Why are you so worried about TCP handshakes? TCP handshake requrires three TCP packages. A simple GET request adds one more package, and the response uses round about one package for the HTTP headers and then two packages for every three KBytes of data. (Assuming we are talking about ethernet, PPP or PPPoE). As soon as your response is larger than a few KBytes, the TCP handshake does not really matter. If you (ab)use HTTP as a way to transport tons of tiny messages in some RPC protocol, TCP handhake really matters.

Alexander

--
Today I will gladly share my knowledge and experience, for there are no sweeter words than "I told you so". ;-)

Replies are listed 'Best First'.
Re^4: TCP socket and fork
by adismaug (Acolyte) on Jul 04, 2009 at 12:26 UTC
    Dear Alexander,
    My concern is not about the TCP handshake but more on the server resources.
    Lets say I need the get 10 pages from the server, each page takes 1 second to retrieve so theoretically if I use 10 threads it should take one second to get 1 page or 10 pages.
    The problem starts when the server is busy with a lot of requests, it needs to allocate resources for each request and there for some of then take longer the 1 second.
    If my client was to use the same resource allocated by the server (same TCP socket) for all my threads then I will not suffer from the delay because the server already allocated the resources for me.
    On the other hand if each thread opens a new socket then for some threads the server will delay the replay.
    This is a big problem and I cannot find a way to solve it.
    Any ideas?
    Best Regards,
    Adi.
      My concern is not about the TCP handshake but more on the server resources.

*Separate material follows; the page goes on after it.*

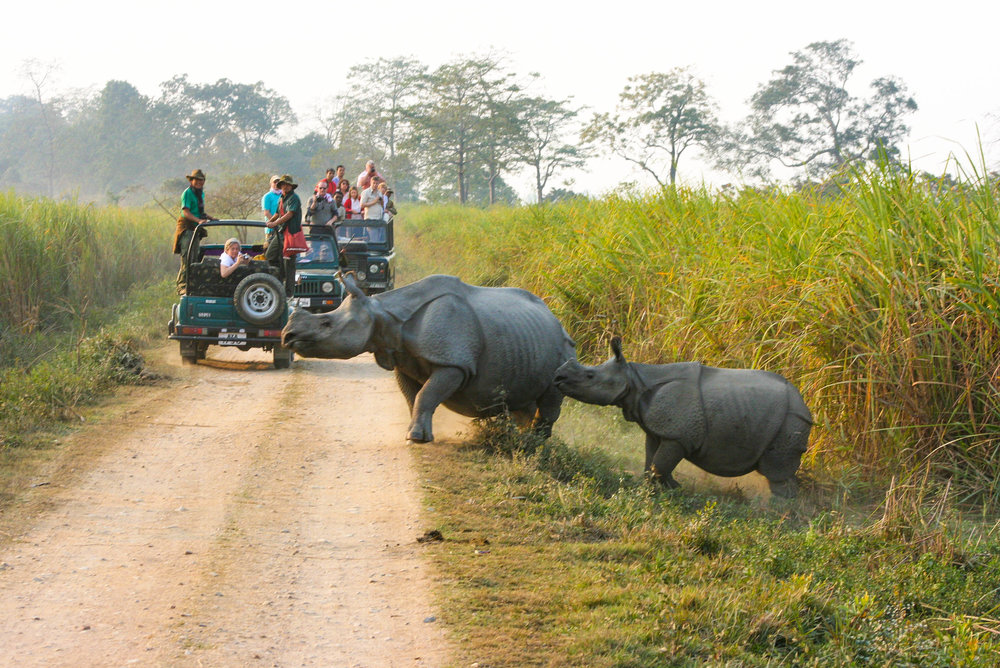A pair of rhinos crossing a path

      So you want to be a friendly net citizen. Good. Open one connection, with keep-alive, and ask for one resource after the other. This is the solution with the least load on the server.

      The problem starts when the server is busy with a lot of requests, it needs to allocate resources for each request and there for some of then take longer the 1 second.

      Why do you insist on that one second timeout? There is no guaranteed response time in Ethernet, IP, TCP or HTTP. Even your own OS does not guarantee that your program will run again one second after issuing a system call. Sure, most times, it will run again much earlier. And like with your own OS, most times, a HTTP server somewhere on this planet answers within one or a few seconds. If you have realtime requirements, use realtime operating systems, realtime networks, and realtime protocols. Standard ethernet, most Linux, *BSD, and Windows distributions, Apache, Perl and HTTP all can't cope with real-time requirements. (Note that realtime does not mean fast response times. It means guaranteed response times under all conditions, even under maximum load. Defining what is guaranteed is a completely other story and may end with a guaranteed response time of five seconds.) If you don't have realtime requirements, forget that funny timeout.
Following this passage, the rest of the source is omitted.